If a process running on an instance will need to access a MySQL server elsewhere, an outbound rule over TCP port 3306 will allow it. The destination could be the IP address of the MySQL server.
Figure 4-7 shows how these rules appear in the Azure portal.
Rules are evaluated in priority order to determine which one holds sway. A lower number priority on a rule indicates a higher priority.
Every network security group has a default set of rules, which have lower priorities than any user-defined rules. They allow, among other things, all traffic from the same virtual network and all outbound traffic to the internet, but deny inbound traffic from anywhere but the virtual network. The rules can be overridden with user-defined rules.
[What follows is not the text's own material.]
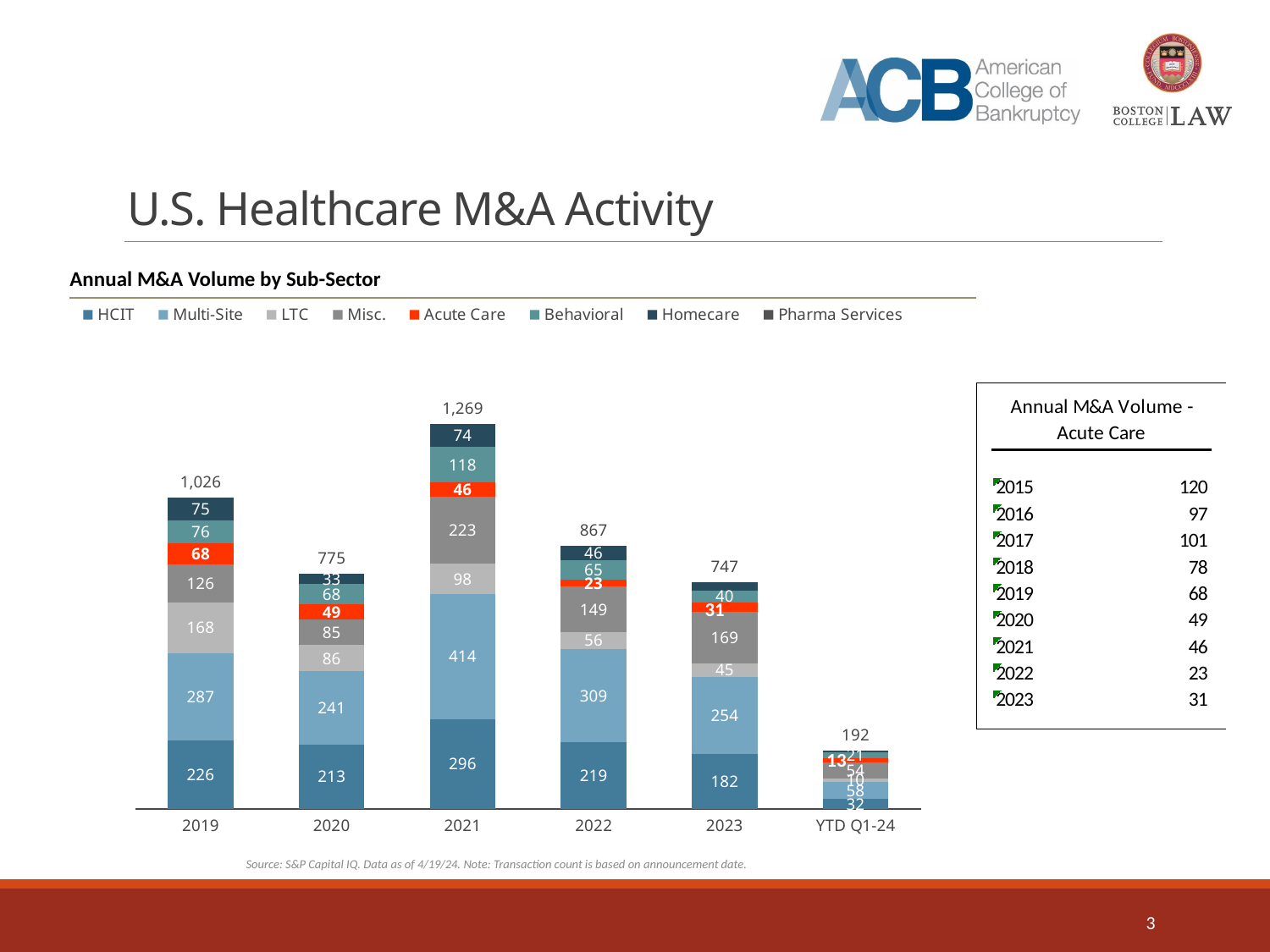
What is the total M&A volume shown for 2021? 1,269 Which period has the lowest total M&A volume in the chart? YTD Q1-24 What is the Acute Care value for 2020 in the stacked bar chart? 49 Do the total M&A volumes rise or fall from 2021 through 2023? Fall Which period has the highest total annual M&A volume in the chart? 2021 What is the difference between the total M&A volume in 2021 and in 2022? 402 Which year has the larger Multi-Site value, 2019 or 2020? 2019 How many time periods are shown along the x axis of the Annual M&A Volume by Sub-Sector chart? 6 What is the Multi-Site value for 2022? 309 How many sub-sector series does the legend of the Annual M&A Volume by Sub-Sector chart list? 8 What type of chart is used to show Annual M&A Volume by Sub-Sector? Stacked bar chart What is the HCIT value for 2021 in the Annual M&A Volume by Sub-Sector chart? 296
As you have seen, there is a lot to think about when it comes to networking and security in a cloud provider. Getting started with them can feel like jumping into the deep end of a pool, or being dropped into a foreign land without a map. Here are some pointers to getting rolling.
Cloud providers do try to start you out with a sensible initial arrangement: a single virtual network with one or a few subnets, and default routing and security rules applied. Of all the concerns, routing tends to require the least amount of attention, as defaults and fallbacks define almost all of the necessary connections.
For small-to-medium Hadoop deployments, a single virtual network usually suffices. As described in the beginning of this chapter, it is useful to think of each virtual network as a container for your clusters. With subnets to provide any necessary divisions or regional variations, and ample IP addresses available, you may find you can go a long time before needing to define an entirely new network.
Routing and security rules become more important once traffic needs to be sent to or received from outside a virtual network. Keeping Hadoop clusters confined to single subnets or, at worst, single virtual networks eliminates most of the need to define routes and security rules. One important exception is allowing SSH access to some number of instances, which is described in the following chapters about getting started with each cloud provider. Another is opening up ports for applications running alongside clusters, or for web interfaces of Hadoop components. For these exceptions, the process is typically only defining a route if necessary and declaring a security rule that allows access.
The purpose here of creating cloud instances, networking them together, and establishing routes and security rules is to stand up Hadoop clusters, and the purpose of these clusters is to work on data. The data moves through the network between instances, but where is it stored?
As you would expect, cloud providers offer ranges of storage options that include disks, databases, general object storage, and other services. Understanding how these storage options can be used is just as important for creating effective clusters as understanding networking and security.